参考文:
******************************
産総研、CNTで配線作製-基板の微細穴に転写・挿入
日刊工業新聞より。
産総研、CNTで配線作製-基板の微細穴に転写・挿入
産業技術総合研究所はストロー状の炭素材料、カーボンナノチューブ(CNT)を使った配線作製技術を開発したと
発表しています。
AISTプレスリリース:カーボンナノチューブのインプラントによる新たな配線作製技術
別の基板で作製したCNTを配線用基板に作製した直径100-300nmの小さな穴に転写・挿入して配線化するという方法です。
従来法に比べ、約10倍電気を通しやすく、銅などの金属に変わる高密度集積回路(LSI)の
縦配線として応用が見込めるとの事です。
方法としては下記になります。

図1 CNT配線作製の流れ
まず、熱酸化膜(SiO2)付きシリコン(Si)基板上に化学気相合成(CVD)法によって多層CNTを合成する(図1a)
触媒として、チタン(1 nm)とコバルト(2 nm)の積層膜を真空蒸着法により基板上に形成した。原料はアセチレンをアルゴンで希釈したガスであり、基板温度は850 ℃である。
次に、合成したCNT束の先端部に金属膜(今回は金)を堆積してCNT束の支持膜とする(図1b)。
その後、CNT下層のSiO2膜をバッファードフッ酸により除去して、支持膜付きCNT束を合成用の基板から分離する(図1c)
分離した支持膜付きCNT束をプラグ用の穴を開けた基板に転写する(図1d)
その際、アセトンなどの揮発性の液体を基板とCNT束の界面に塗布しておくと、
その蒸発の際の毛細管力により支持膜付きCNTが基板に密着し、さらに、CNTがプラグ用穴に
挿入(インプラント)される(図1e)。
次に、CNT束を転写した基板にスピン・オン・グラス(SOG)を塗布し(図1f)、化学機械研磨(CMP)により
金属膜とCNTの穴からはみ出した部分をSOGと共に除去し平坦化して、インプラントCNTプラグを作製した(図1g)。
******************************
記述問題 A:
参考文を読んで、次の三つの問いに答えてください。
(i) CNTを挿入する配線用基板の穴の直径はどれくらいですか。
(ii) CNTを合成するときの触媒には、どの二つの金属の膜を重ねて使いましたか。
(iii) CNT束の先端に付ける支持膜には、今回どの金属を使いましたか。
記述問題 B:
参考文の内容を二文でまとめてください。
記述問題 C:
次の文が参考文の内容と合っているかどうか、それぞれ「はい」か「いいえ」で答え、判断の決め手になる参考文の言葉をそのまま引用してください。
(i) CNTを合成するときの基板温度は850℃である。
(ii) CNTの下にあるSiO2膜は、化学機械研磨で取り除く。
(iii) アセトンなどの液体が蒸発するときの毛細管力によって、CNTが穴に入る。
このデータは作業にはまったく使いません。

提供データ:
******************************
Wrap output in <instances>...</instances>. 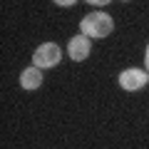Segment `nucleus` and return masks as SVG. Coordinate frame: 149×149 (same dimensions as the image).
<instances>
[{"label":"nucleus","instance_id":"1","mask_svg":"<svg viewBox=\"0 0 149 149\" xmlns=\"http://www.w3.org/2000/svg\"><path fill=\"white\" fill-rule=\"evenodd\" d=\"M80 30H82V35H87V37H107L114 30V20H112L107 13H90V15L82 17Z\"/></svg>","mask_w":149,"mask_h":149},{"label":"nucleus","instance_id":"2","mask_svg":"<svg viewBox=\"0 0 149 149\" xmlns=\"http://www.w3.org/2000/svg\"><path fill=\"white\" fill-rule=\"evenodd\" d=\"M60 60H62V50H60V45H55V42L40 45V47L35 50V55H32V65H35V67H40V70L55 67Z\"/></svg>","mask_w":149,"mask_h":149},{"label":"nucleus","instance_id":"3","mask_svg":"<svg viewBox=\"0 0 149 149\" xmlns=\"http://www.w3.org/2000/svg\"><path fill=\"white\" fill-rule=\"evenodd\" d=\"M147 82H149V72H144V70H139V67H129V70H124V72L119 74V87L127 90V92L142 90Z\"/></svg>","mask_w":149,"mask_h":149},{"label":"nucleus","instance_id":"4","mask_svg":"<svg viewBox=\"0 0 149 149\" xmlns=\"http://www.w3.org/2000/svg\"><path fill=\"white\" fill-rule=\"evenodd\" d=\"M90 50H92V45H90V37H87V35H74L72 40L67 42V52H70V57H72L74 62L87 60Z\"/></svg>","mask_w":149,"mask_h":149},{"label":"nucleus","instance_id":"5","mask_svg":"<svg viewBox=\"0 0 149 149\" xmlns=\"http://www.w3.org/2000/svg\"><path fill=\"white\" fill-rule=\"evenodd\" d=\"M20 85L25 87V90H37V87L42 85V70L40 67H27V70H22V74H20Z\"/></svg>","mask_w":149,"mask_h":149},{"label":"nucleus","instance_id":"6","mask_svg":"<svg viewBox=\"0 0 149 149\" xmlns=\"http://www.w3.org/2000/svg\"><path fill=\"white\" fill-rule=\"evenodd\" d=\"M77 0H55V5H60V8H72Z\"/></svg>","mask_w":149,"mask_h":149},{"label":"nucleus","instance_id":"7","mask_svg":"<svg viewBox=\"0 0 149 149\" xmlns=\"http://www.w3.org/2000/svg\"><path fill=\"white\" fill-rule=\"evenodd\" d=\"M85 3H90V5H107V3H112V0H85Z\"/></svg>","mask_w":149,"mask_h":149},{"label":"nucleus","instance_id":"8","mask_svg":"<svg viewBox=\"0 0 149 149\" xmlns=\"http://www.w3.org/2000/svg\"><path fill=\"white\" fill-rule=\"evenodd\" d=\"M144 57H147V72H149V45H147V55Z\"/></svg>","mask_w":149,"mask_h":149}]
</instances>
******************************
解答 A:
(i) 100-300nmです。
(ii) チタン(1 nm)とコバルト(2 nm)です。
(iii) 金です。

解答 B:
産業技術総合研究所は、別の基板で作ったカーボンナノチューブ(CNT)を、配線用基板に開けた直径100-300nmの小さな穴に転写・挿入して配線にする技術を開発したと発表した。この配線は従来法より約10倍電気を通しやすく、高密度集積回路(LSI)の縦配線への応用が見込めるという。

解答 C:
(i) はい。「基板温度は850 ℃である」
(ii) いいえ。「CNT下層のSiO2膜をバッファードフッ酸により除去して」
(iii) はい。「その蒸発の際の毛細管力により支持膜付きCNTが基板に密着し、さらに、CNTがプラグ用穴に挿入(インプラント)される」